Stylist Natasha Nasta echoes this advice by telling Vogue India, "Never use heavy moisturizing products on the crown area or anywhere close to your scalp." Nasta recommends instead using a root lifter only on your roots and avoiding any other product on your scalp. Instead, try to add any additional products from the midsection to the ends only. Since having thin hair can typically trigger other hair issues, you want to avoid putting too many of these chemicals into your scalp.


Choosing the wrong hair color

While taking care of your hair can come down to the products that you use, you also want to take into consideration your hair color. Unfortunately, one mistake that is often overlooked is choosing the right hair color for your hair type.
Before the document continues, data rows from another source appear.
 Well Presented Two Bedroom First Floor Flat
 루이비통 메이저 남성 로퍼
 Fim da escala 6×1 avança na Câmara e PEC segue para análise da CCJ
Although this won't always align with the newest trending hair color, it's important to consider which color will help your hair look its best.


Hair Finder recommends avoiding any hair color that sharply contrasts with the color of your scalp. Because your scalp will be more noticeable with thin hair, you want to distract as much as possible from it to avoid having your hair look too thin. Instead, opt for a shade close to your scalp color, which gives the illusion of fuller hair.

Another mistake people tend to make is not asking for highlights and shadows when getting their hair dyed. These create more dimension and depth to your hair, making it look fuller. Bobby Mack, the owner of the Bobby Mack & Co Hair Studio, tells Southern Living, "For every light or dark piece of dimensional color, there must be a balance. That means incorporating depth with color shadowing and adding bolding brightness with highlights." Mack describes this process as the same concept as facial contouring, as in using lights and darks to create your desired look.


Regardless of what you choose, avoid using a single color all over, as this will give your hair a one-dimensional look.

Blow drying it the wrong way

Looking back at photographs of old Hollywood, it's hard to ignore the perfectly blow-dried hair that was always packed with volume to spare. When you have thin hair, it can be difficult to achieve this same look. What makes it more difficult is the fact that by following regular blow-drying techniques, you are hurting your hair even more. Brushing down your hair with a blow dryer will only produce flat hair, the opposite of what you want to achieve.


Rebecca McCann, the founder of Pro Blo, tells Glamour Magazine, "Blow-dry your hair on top of the brush, rather than underneath it to create more lift at the root." McCann adds that you want to lift your hair away from your head to create that extra lift. If you pull your hair down when blow drying, it will drag the hair down.

Sam Villa adds that because mousse adds texture and volume, it makes the perfect companion when blow drying. They recommend adding some mousse when your hair is about 80% dry to add even more volume before using your round brush.